One important aspect of the cascaded VCOs is the relatively constant output swing. Fig. 8 shows the output waveform of the two VCOs injection-locked to a PRBS of  $2^7 - 1$ . VCO<sub>2</sub> oscillates with almost uniform magnitude, since VCO<sub>1</sub> swings during long runs. As compared with the single VCO [4] and the gated VCO [1] structures which may suffer from significant clock fluctuations, this design stabilizes the sampling in the flipflop and improves the signal integrity.

## B. Variable Delay Buffer, XOR Gate, and Flipflop

The 20-Gb/s operation speed necessitates CML designs all over the place. Fig. 9 depicts the variable delay buffer design. Eight identical differential pairs are cascaded in series to provide the 25-ps delay. One of the 8 phases is manually selected by means of the 8-to-1 MUX and is sent to the flipflop. A singleended swing of 500 mV is employed as logic level in each block,

 $^4 The output swing of the XOR gate is about 150 mV whereas that of VCO <math display="inline">_1$  is 750 mV.



Fig. 8. Simulated output waveforms of (a)  $VCO_1$ , (b)  $VCO_2$ .



Fig. 9. Variable delay buffer.

and complementary [8] technique is incorporated in the XOR gate. Meanwhile, on-chip inductors are added in these circuits to extend the bandwidth without sacrificing voltage swing or increasing power consumption. The inductors are implemented as 3-layer stacked spirals [10] to facilitate the routing in layout. Here, a 0.5-nH inductor occupies only  $14 \times 14 \ \mu m^2$ .

#### C. Unity Gain Buffer

The unity gain buffer isolates the two control voltages to allow more flexibility on design. A tunable offset compensator is required here because (1) mismatch may exist between VCO<sub>1,2</sub> and VCO<sub>3</sub>; (2) gain error and intrinsic offset of the opamp itself need to be balanced. In other words, an adjustable offset is required to provide finite difference between  $V_{\rm ctrl}$  and  $V_{\rm ctrl}^{\prime}$ .
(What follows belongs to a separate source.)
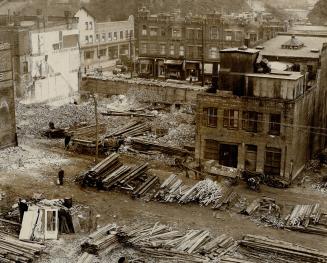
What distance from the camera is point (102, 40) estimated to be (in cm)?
8700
The unity gain buffer is illustrated in Fig. 10(a). Here, we employ a two-stage opamp structure with source degeneration  $(R_1)$  and tunable tail currents  $(I_{SSA} \text{ and } I_{SSB})$  in the first stage. The ratio of these two current sources can be manually adjusted to provide an artificial offset between  $V_{in}$  ( $V_{ctrl}$ ) and  $V_{out}$  ( $V'_{ctrl}$ ).  $I_{SSA}$  and  $I_{SSB}$  are nominally equivalent, and they are tuned with a constant total amount of 200  $\mu$ A. For a ratio of 1:4 (i.e., 40  $\mu$ A:160  $\mu$ A), the buffer can provide an offset of  $\pm 15$  mV between the input and the output. A compensation capacitor  $C_1$  (= 10 pF) together with zero-removing resistor  $R_2$  (= 1.1 k $\Omega$ ) are placed between the two stages to ensure stability. Fig. 10(b) depicts the Bode Plot of the open-loop opamp, revealing a dc gain of 56 dB and phase margin of 80°. Note that no common-mode feedback is needed in this design. The closed-loop bandwidth is around 65 MHz. Since the opamp operates at near-dc frequency (control voltage drifting due to temperature variation is very slow), the bandwidth is more than adequate here. The single-ended output inevitably suffers from supply fluctuation issue. A large bypass capacitor is added on chip to minimize this effect.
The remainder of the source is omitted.